Сулит дорогу сквозь туман мне сон, и в тишине О помощи печальный крик я слышу в этом сне.
В ночи душа кровоточит, и тьма в моём уме, Как будто целый мир кричит о помощи во тьме,
Он просит света глаз моих, чтоб разглядеть свой путь, Во сне стоит передо мной и давит мне на грудь.
И я бегу через туман в страну неясных снов, Откуда слышен всё слабей тревожный этот зов.
Земля уходит из-под ног, я всё бегу, бегу, Пути не чуя под собой… Как будто я могу
Обнять и пожалеть тот мир, что ляжет мне на грудь; Но хватит ли мне света глаз, чтоб разглядеть свой путь?..

Как видно, Яндарбиев уже тогда, полный тревог, метался и никак не мог выбрать свою дорогу.

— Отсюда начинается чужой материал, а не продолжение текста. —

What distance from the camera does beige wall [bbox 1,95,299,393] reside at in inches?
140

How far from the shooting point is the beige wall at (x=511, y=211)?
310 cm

Душа кровоточила. Как точно было сказано.

Вряд ли Кузнецов, когда переводил это стихотворение, полностью понимал, что переживал Яндарбиев. Не зря говорят: чужая душа — потёмки. Но он интуитивно почувствовал, что не всё гладко, и передал это тревожное состояние в переводе.

Судя по переложению, Яндарбиев долго находился на распутье. У него был выбор. Но, похоже, он сделал ложный шаг, который потом привёл поэта к страшной трагедии.

Вновь Яндарбиев появился на горизонте Кузнецова лишь осенью 1992 года, но уже в качестве политика. Оказавшись в окружении Дудаева, влиятельный горец очень хотел организовать приезд в Чечню нескольких десятков московских писателей, причём не ельцинских демократов, а по тогдашнему определению — патриотов. Он понимал, что писатели — не журналисты и вряд ли потом отпишутся о своей поездке даже в литературно-художественных изданиях. Писателям Яндарбиев отводил совсем другую роль — устных пропагандистов. Он рассчитывал на то, что, вернувшись с Кавказа, большинство писателей начнут в нижнем буфете Центрального дома литераторов делиться за стопкой водки впечатлениями и всем рассказывать о том, какие правильные люди пришли к власти в Чечне.

В организации поездки писателей Яндарбиев очень надеялся на помощь своего бывшего учителя Георгия Куницына, читавшего ему лекции на Высших литкурсах по русской философии, и поэта и переводчика Юрия Кузнецова. Он хотел убедить русских писателей, придерживавшихся патриотических взглядов, в том, что новое руководство Чечни было заинтересовано в сохранении в бывшей автономии русского населения и развитии мирных контактов с Россией. Настроя на войну Яндарбиев по крайней мере тогда не демонстрировал.

Уж не знаю, почему, но поездка русских писателей в Чечню при Дудаеве не состоялась. Всё ограничилось десантом московских журналистов (его помог организовать, по-моему, сотрудник «Вечерней Москвы» Руга), под который дудаевцы арендовали целый борт, кажется, Ту-134. А спустя два года началась первая кровавая война.

Яндарбиев проявил себя далеко не как ангел. На нём оказалось много крови. Это, естественно, не прощается. Кончилось для него всё трагически — его в Катаре достали наши грушники.

По-другому сложилась судьба азербайджанского поэта Мамеда Исмаила. Юрий Кузнецов в своё время написал о нём небольшую статью «Слово о достойном». Он отметил несколько определяющих моментов в его биографии. Во-первых, неслучайность имени, в котором «слились имена пророка Мухаммеда и шаха Исмаила Хатаи, покровителя искусств и полководца». Второе — ранняя потеря отца, погибшего на фронте. Третье — приобщение в детстве через музыкальный инструмент саз к народному эпосу «Кер-Оглу», который, как и эпосы целого ряда других народов Востока, официальная власть долгое время считала сводом якобы реакционных песен.

С годами Исмаил выстроил свою поэтическую систему. Как заметил Кузнецов, «его мир обладает вращательным движением. Он закруглён и вращается вокруг светящегося центра <…> От круга недалеко до шара. Недаром поэт часто прибегает к образу плода».

В случае с Исмаилом надо отметить ещё один существенный момент. В 80-е годы Кузнецов обычно переводил, пользуясь в основном только подстрочниками. К словарям или энциклопедиям он в процессе перевода почти не обращался. Ему это было не нужно. Его интересовали не конкретные исторические факты и даже не образы, а, как правило, бытие. А тут многое решали интуиция и накопленный опыт. По такому же методу Кузнецов в общем-то переводил и Исмаила. Но было одно отличие. Прежде чем взяться за переводы первых его книг «Слово, сказанное в горах» и «Не дайте миру стать обыкновенным», он увидел малую родину поэта.